**Prompt:** A verbatim repeat of the lines below is required, with the pictures removed.

##### Material supplied

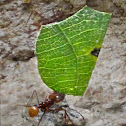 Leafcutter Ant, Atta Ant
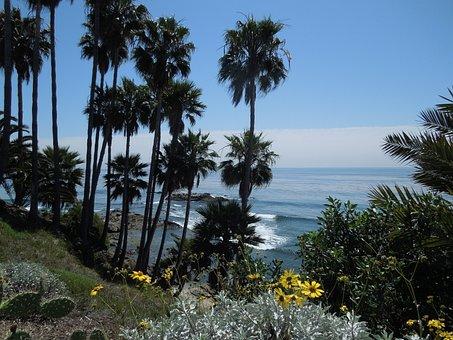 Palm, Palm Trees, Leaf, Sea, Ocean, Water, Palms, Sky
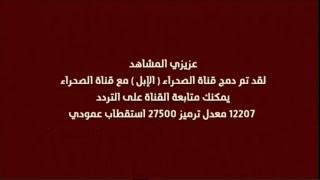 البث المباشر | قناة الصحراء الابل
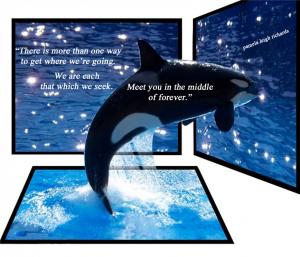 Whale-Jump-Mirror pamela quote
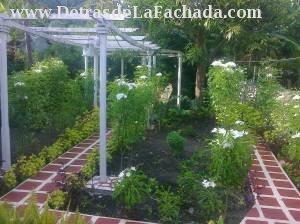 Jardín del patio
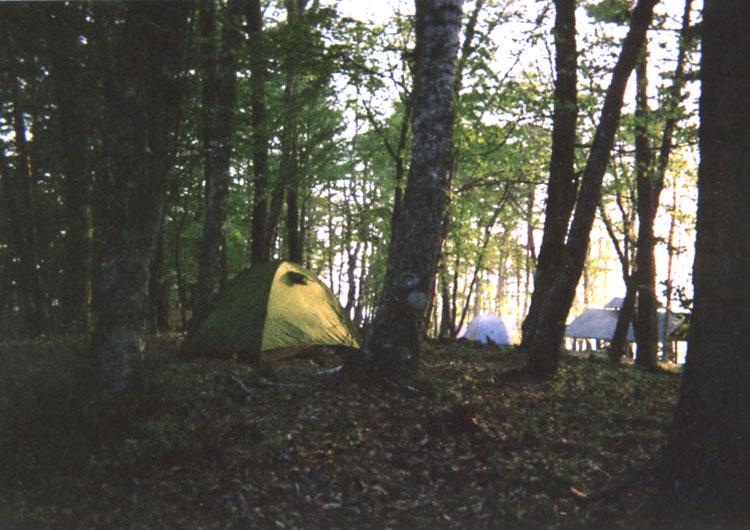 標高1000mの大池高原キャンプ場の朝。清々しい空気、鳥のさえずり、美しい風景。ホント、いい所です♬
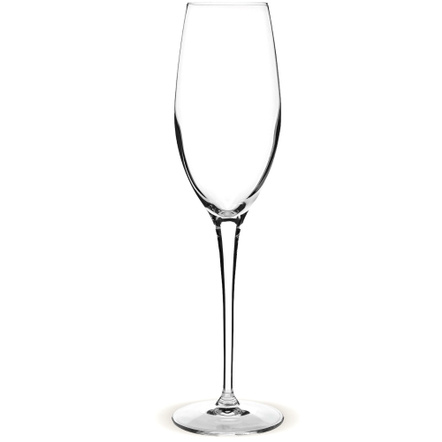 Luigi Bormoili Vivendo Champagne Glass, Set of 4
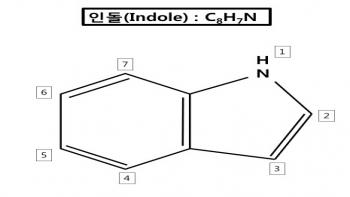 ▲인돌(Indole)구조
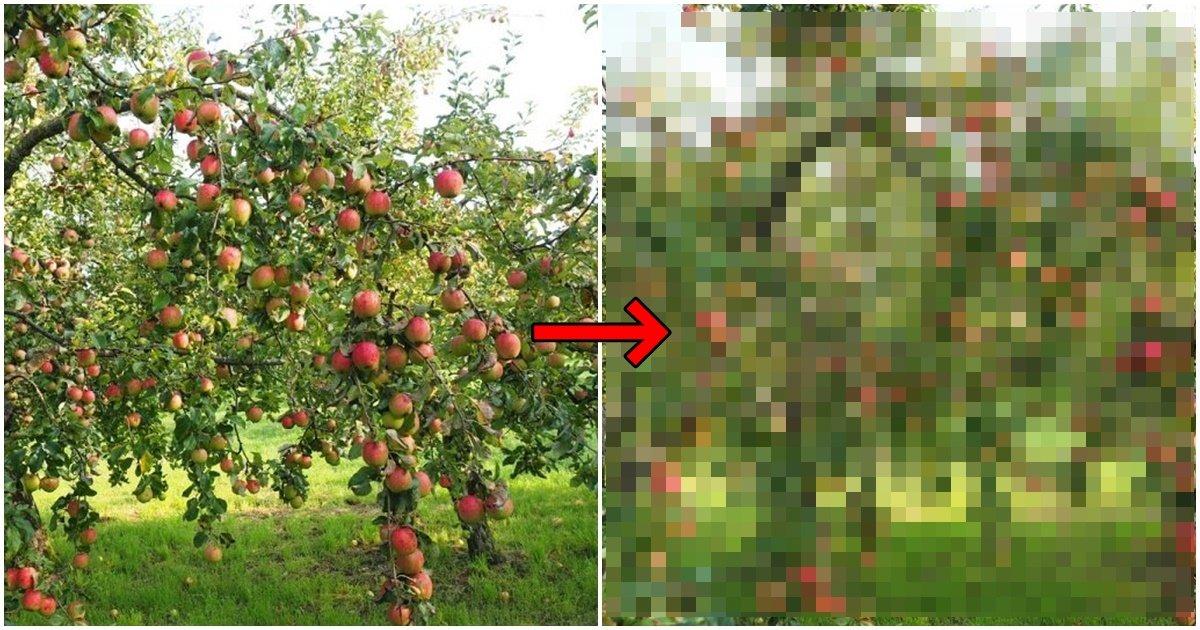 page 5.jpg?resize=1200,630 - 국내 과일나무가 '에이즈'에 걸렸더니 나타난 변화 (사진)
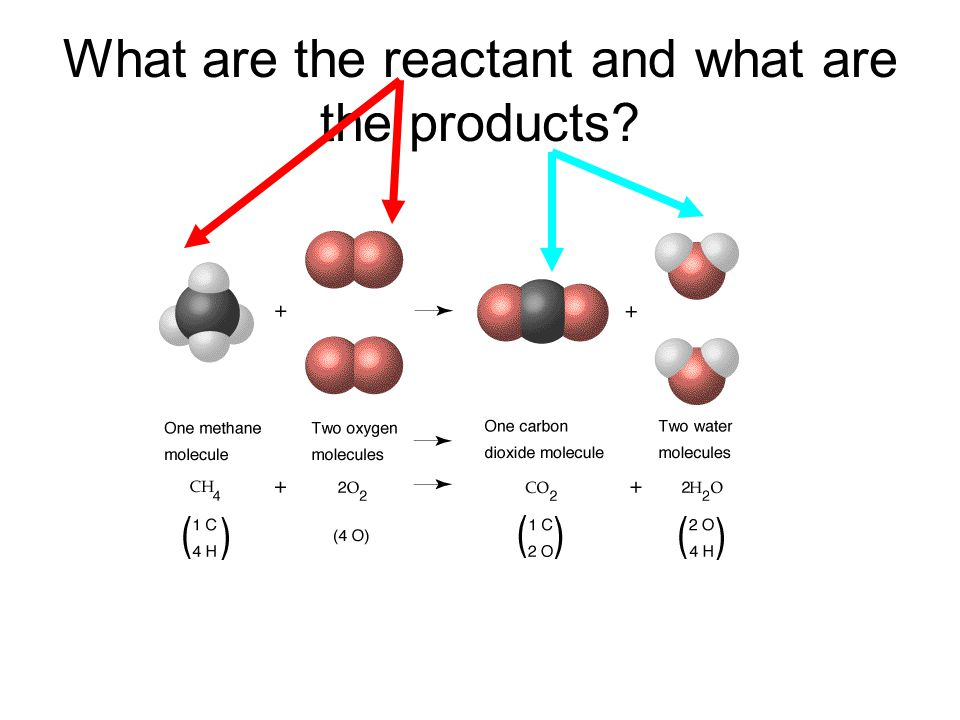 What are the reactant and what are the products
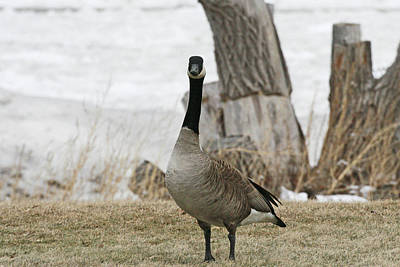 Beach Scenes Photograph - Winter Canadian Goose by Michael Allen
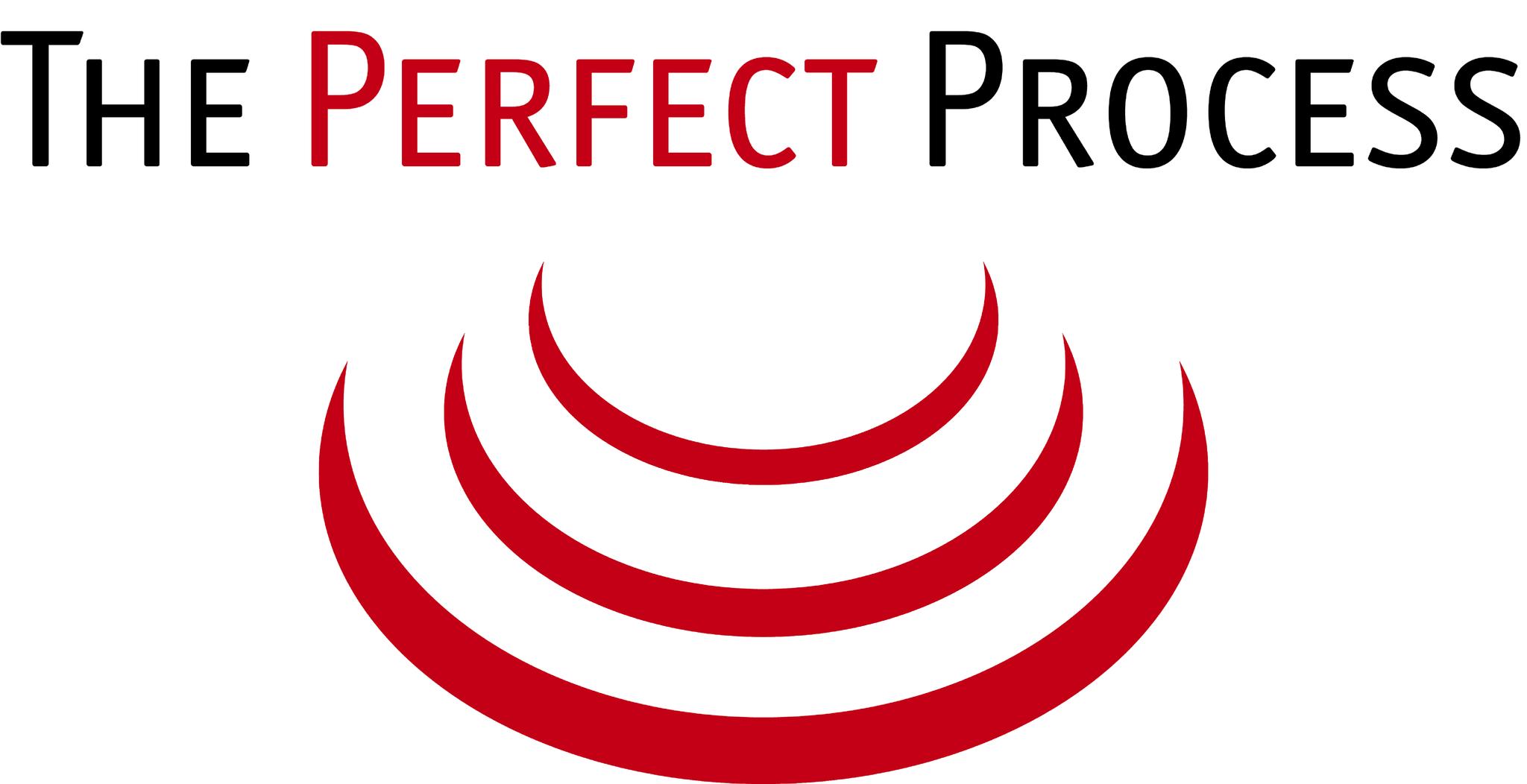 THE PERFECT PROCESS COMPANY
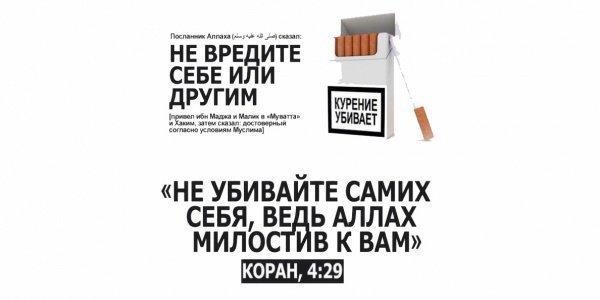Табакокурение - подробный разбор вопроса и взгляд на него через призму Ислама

##########

**Result below:**
 Leafcutter Ant, Atta Ant
 Palm, Palm Trees, Leaf, Sea, Ocean, Water, Palms, Sky
 البث المباشر | قناة الصحراء الابل
 Whale-Jump-Mirror pamela quote
 Jardín del patio
 標高1000mの大池高原キャンプ場の朝。清々しい空気、鳥のさえずり、美しい風景。ホント、いい所です♬
 Luigi Bormoili Vivendo Champagne Glass, Set of 4
 ▲인돌(Indole)구조
 page 5.jpg?resize=1200,630 - 국내 과일나무가 '에이즈'에 걸렸더니 나타난 변화 (사진)
 What are the reactant and what are the products
 Beach Scenes Photograph - Winter Canadian Goose by Michael Allen
 THE PERFECT PROCESS COMPANY
Табакокурение - подробный разбор вопроса и взгляд на него через призму Ислама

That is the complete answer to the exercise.